# CONSIGNA DE TRABAJO 1:
Según el fragmento sobre Hitler y las elecciones de marzo, ¿qué expresaba la observación "No habrá un Tercer Reich, ni siquiera dos y medio"? Responde en una a tres oraciones.
# CONSIGNA DE TRABAJO 2:
Reescribe como lista el párrafo del fragmento que comienza con "No había mucho de cierto en todo esto" y conserva sus datos principales.
# CONSIGNA DE TRABAJO 3:
Redacta la continuación del fragmento sobre Hitler y las elecciones de marzo a partir de su última oración.

# FRAGMENTO DE TEXTO:
■ ■ ■ ■

No había mucho de cierto en todo esto, pero Hitler tuvo que enfrentarse a la realidad política de cumplir sus promesas de campaña a los frustrados votantes alemanes antes de las elecciones del Reichstag de marzo. La Bandera Roja publicó una lista de las promesas de campaña de Hitler a los trabajadores, y el Partido del Centro exigió públicamente garantías de que Hitler apoyaría al sector agrícola, lucharía contra la inflación, evitaría los “experimentos político-financieros” y se adheriría a la constitución de Weimar. Al mismo tiempo, la consternación entre los partidarios de derecha que habían aplaudido la exigencia anterior de Hitler de un poder dictatorial y la negativa a entrar en una coalición se destiló en la concisa observación “No habrá un Tercer Reich, ni siquiera dos y medio”.

■ ■ ■ ■

# LÍNEAS PROPORCIONADAS:

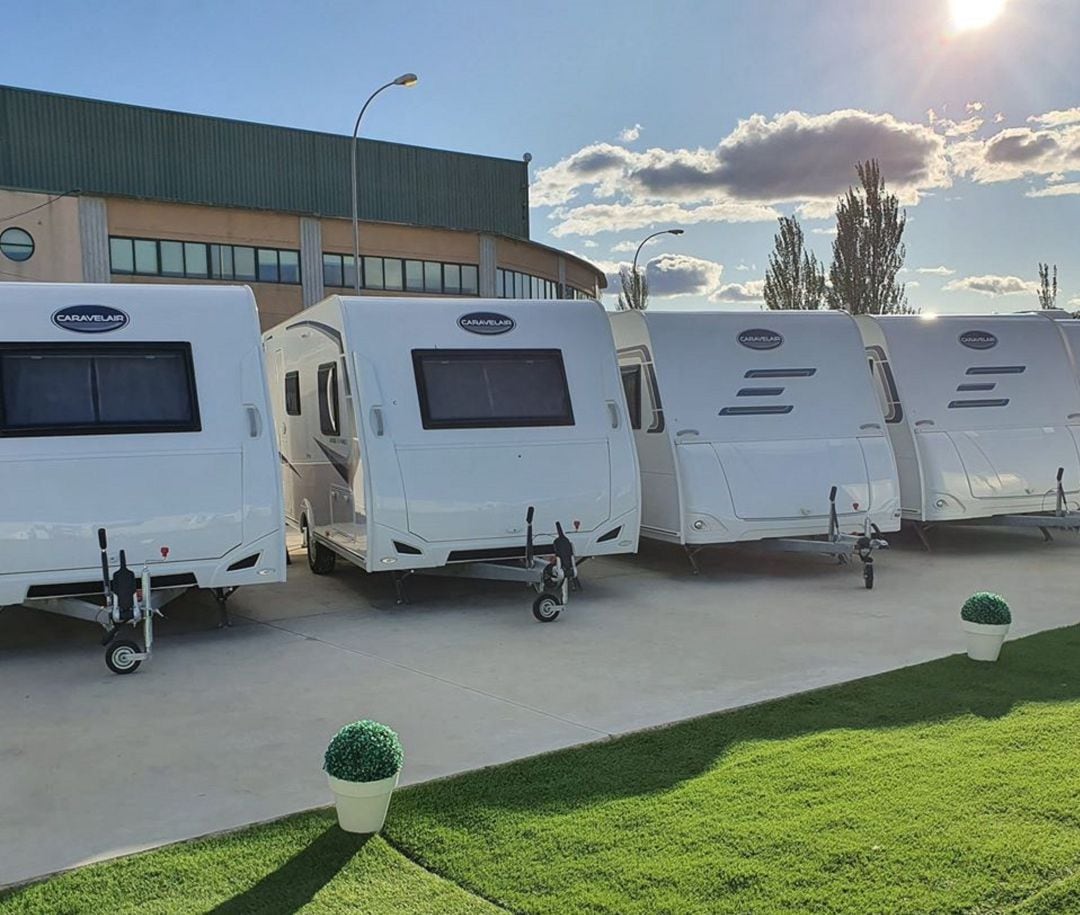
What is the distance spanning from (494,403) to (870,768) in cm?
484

■ ■ ■ ■

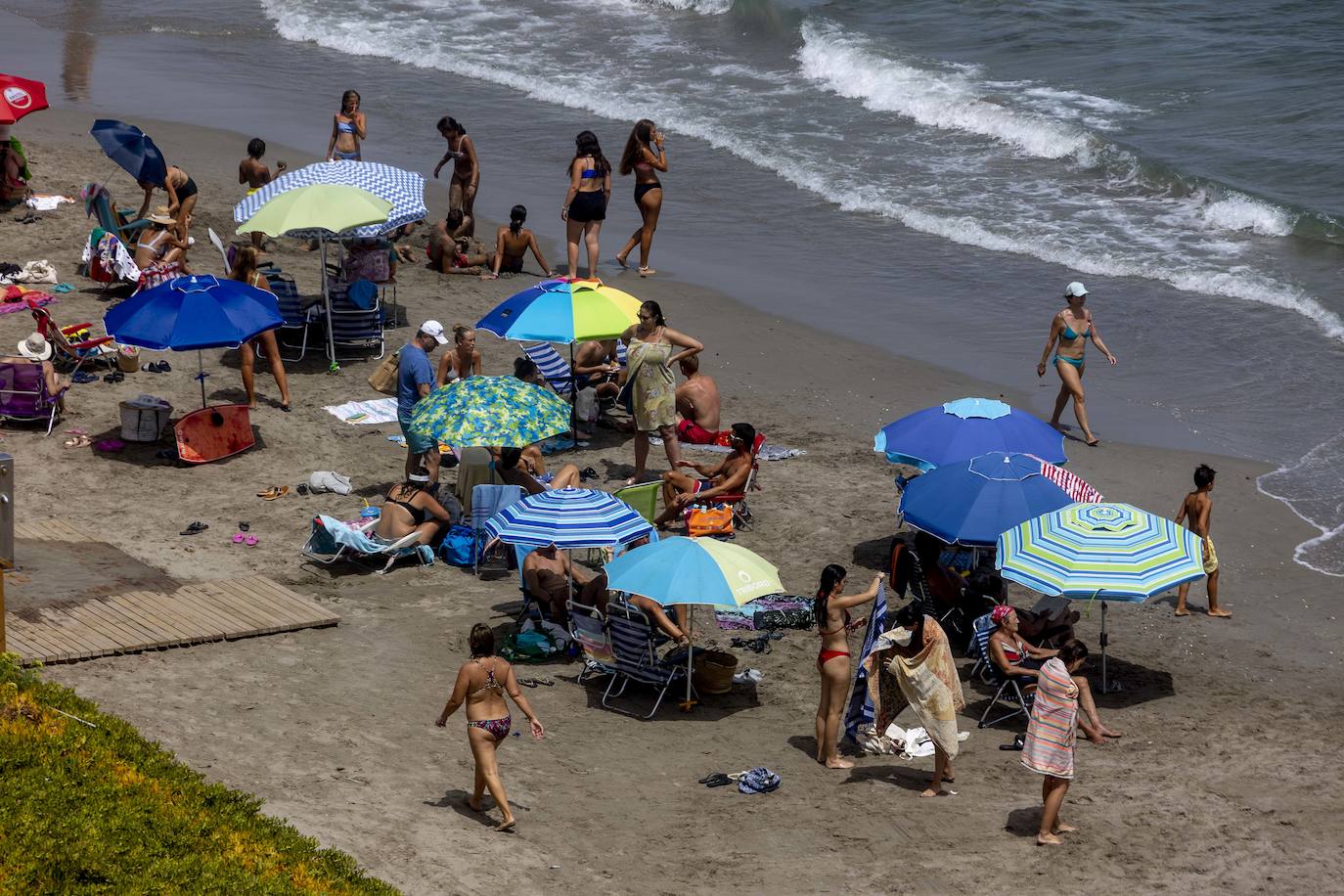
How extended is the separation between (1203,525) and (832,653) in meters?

■ ■ ■ ■

# RESPUESTA ESCRITA 1:
La observación recogía en forma concisa la consternación de los partidarios de derecha. Eran los mismos que antes habían aplaudido la exigencia de Hitler de un poder dictatorial y su negativa a entrar en una coalición.

# RESPUESTA ESCRITA 2:
- Antes de las elecciones del Reichstag de marzo, Hitler tuvo que afrontar la realidad política de cumplir sus promesas de campaña a los votantes alemanes frustrados.
- La Bandera Roja publicó una lista de las promesas que Hitler había hecho a los trabajadores.
- El Partido del Centro le exigió públicamente garantías de que:
  - apoyaría al sector agrícola;
  - lucharía contra la inflación;
  - evitaría los "experimentos político-financieros";
  - se adheriría a la constitución de Weimar.
- Entre los partidarios de derecha que habían aplaudido su anterior exigencia de un poder dictatorial y su rechazo a una coalición cundió la consternación. Esta se resumió en la frase "No habrá un Tercer Reich, ni siquiera dos y medio".

# RESPUESTA ESCRITA 3:
El 18 de febrero, el periódico de centroizquierda Vossische Zeitung escribió que, a pesar de las promesas de campaña y las posturas políticas de Hitler, nada había cambiado para el alemán medio. En todo caso, las cosas habían empeorado. La promesa de Hitler de duplicar los aranceles a las importaciones de cereales se había enredado en complejidades y obligaciones contractuales. Hugenberg informó a Hitler durante una reunión de gabinete que las “condiciones económicas catastróficas” amenazaban la propia “existencia del país”. “Al final”, predijo Vossische Zeitung , “la supervivencia del nuevo gobierno no dependerá de las palabras sino de las condiciones económicas”. A pesar de todo lo que Hitler decía sobre un Reich de mil años, no había certeza de que su gobierno durara ese mes.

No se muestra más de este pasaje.